*** Opening Given text ***
Sha Zhu
Yunuo Zhao
Yuxin Quan4
Xuelei Ma- 1Department of Urology, Institute of Urology, West China Hospital, Sichuan University, Chengdu, China
- 2Department of Biotherapy, Cancer Center, West China Hospital, Sichuan University, Chengdu, China
- 3State Key Laboratory of Biotherapy, Department of Biotherapy, Cancer Center, West China Hospital, Sichuan University, Chengdu, China
- 4West China School of Medicine, West China Hospital, Sichuan University, Chengdu, China
Myeloid-derived suppressor cells (MDSCs) are known to play an essential part in tumor progression under chronic stress settings through their manipulation of adaptive and innate immune systems. Previous researches mainly focus on MDSC's role in the chronic tumor immune environment. In addition, surgery can also serve as a form of acute stress within the patient's internal environment. Nevertheless, the part that MDSCs play in post-surgical tumor development has not gained enough attention yet. Although surgery is known to be an effective definite treatment for most localized solid tumors, there are still plenty of cancer patients who experience recurrence or metastasis after radical resection of the primary tumor. It is believed that surgery has the paradoxical capability to enhance tumor growth. Many possible mechanisms exist for explaining post-surgical metastasis. We hypothesize that surgical resection of the primary tumor can also facilitate the expansion of MDSCs and their pro-tumor role since these surgery-induced MDSCs can prepare the pre-metastatic niche (the “soil”) and at the same time interact with circulating tumor cells (the “seeds”). This vicious, reciprocal mechanism is a crucial point in the emergence of post-surgical metastasis. According to our hypothesis, MDSCs can be the precise target to prevent cancer patients from post-surgical recurrence and metastasis during the perioperative phase to break the wretched cycle and provide better long-term survival for these patients. Future studies are needed to validate this hypothesis.
Introduction
Myeloid-derived suppressor cells' (MDSCs) existence in pathologic conditions such as sepsis, stress, and trauma can be considered a reflection of emergency myelopoiesis. However, the tumor can utilize this phenomenon to create long-lasting abnormal myelopoiesis in favor of tumor growth and progression. Previous researches mainly focus on MDSC's role in chronic tumor environment: MDSCs can participate directly in both the adaptive and innate immune systems via a plethora of mechanisms, including the deprivation of arginine, the release of oxidizing molecules, the modulation of regulatory T cells (Tregs), and the interfere with T cell functions (1); and MDSC level correlates with primary tumor growth and poor prognosis (2–4).
*** Closing Given text ***
## Description of the task
Retype the part of the MDSC article that begins with the words "Introduction" and ends after the words "poor prognosis (2–4).".
*** Opening Given entries ***
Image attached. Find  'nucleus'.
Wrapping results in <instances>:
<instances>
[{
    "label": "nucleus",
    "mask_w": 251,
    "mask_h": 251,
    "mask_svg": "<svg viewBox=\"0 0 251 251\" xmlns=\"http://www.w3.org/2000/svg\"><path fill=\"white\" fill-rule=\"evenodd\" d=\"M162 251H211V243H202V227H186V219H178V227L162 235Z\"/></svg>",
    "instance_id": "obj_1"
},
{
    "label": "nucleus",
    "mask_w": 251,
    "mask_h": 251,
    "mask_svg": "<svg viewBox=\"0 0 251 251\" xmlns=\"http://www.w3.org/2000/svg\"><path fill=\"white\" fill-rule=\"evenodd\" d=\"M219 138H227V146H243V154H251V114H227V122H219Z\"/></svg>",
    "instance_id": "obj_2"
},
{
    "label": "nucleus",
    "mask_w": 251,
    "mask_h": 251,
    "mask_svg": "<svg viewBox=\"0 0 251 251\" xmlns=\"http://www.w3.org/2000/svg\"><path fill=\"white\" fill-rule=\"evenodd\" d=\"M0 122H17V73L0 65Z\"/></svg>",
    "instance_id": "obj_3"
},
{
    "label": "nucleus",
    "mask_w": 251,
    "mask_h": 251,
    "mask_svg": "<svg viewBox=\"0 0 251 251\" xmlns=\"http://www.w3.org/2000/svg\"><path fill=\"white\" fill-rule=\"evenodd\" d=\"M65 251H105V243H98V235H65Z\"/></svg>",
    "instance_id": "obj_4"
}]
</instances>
*** Closing Given entries ***
## Response area
Introduction
Myeloid-derived suppressor cells' (MDSCs) existence in pathologic conditions such as sepsis, stress, and trauma can be considered a reflection of emergency myelopoiesis. However, the tumor can utilize this phenomenon to create long-lasting abnormal myelopoiesis in favor of tumor growth and progression. Previous researches mainly focus on MDSC's role in chronic tumor environment: MDSCs can participate directly in both the adaptive and innate immune systems via a plethora of mechanisms, including the deprivation of arginine, the release of oxidizing molecules, the modulation of regulatory T cells (Tregs), and the interfere with T cell functions (1); and MDSC level correlates with primary tumor growth and poor prognosis (2–4).